USA: Activists warn that Nestle/Cargill lawsuit risks creating 'safe haven' for corporate abuse
"US could become ‘safe haven’ for corporate abusers, activists warn," 5 August 2020
US corporations could be able to commit human rights violations overseas with almost no legal sanction, effectively turning the US into a “safe haven” for corporate abusers…The possible change arises from a legal challenge by multinational firms Nestlé and Cargill to…a lawsuit lodged under the disputed Alien Tort Statute to be brought against them for “aiding and abetting” forced labour in Ivory Coast’s cocoa industry.
The companies argue that the law in question, which dates back to 1789, only applies to individuals and cannot be used to indict corporate entities…Should the US Supreme Court reinterpret the law in the companies’ favour, victims would need to prove the culpability of individual decision-makers within the accused corporations to bring a case.
[A decision in the companies’ favour] would incentivise companies to become “lazier” about monitoring their supply chains and “potentially more abusive” in their operations [said Charity Ryerson, Executive Director of Corporate Accountability Lab]. The exception would be human trafficking, for which corporations can still be held liable under the US Trafficking Victims Protection Act.
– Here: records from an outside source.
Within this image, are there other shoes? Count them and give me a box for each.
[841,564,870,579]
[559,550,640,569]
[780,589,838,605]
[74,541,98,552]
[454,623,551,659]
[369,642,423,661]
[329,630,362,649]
…In a statement, Cargill said the company does not tolerate human trafficking, forced or child labour in its operations or supply chain. “We take steps to understand potential problems, while continuing to work actively to protect human rights, with a firm commitment to protecting the rights of the child worldwide”…A Nestlé spokesperson maintained that child labour in foreign countries is a “complex, global social problem”. It said the company now has “explicit policies against it”, including a monitoring and remediation system designed to engage with households where children are at risk and provide remediation measures.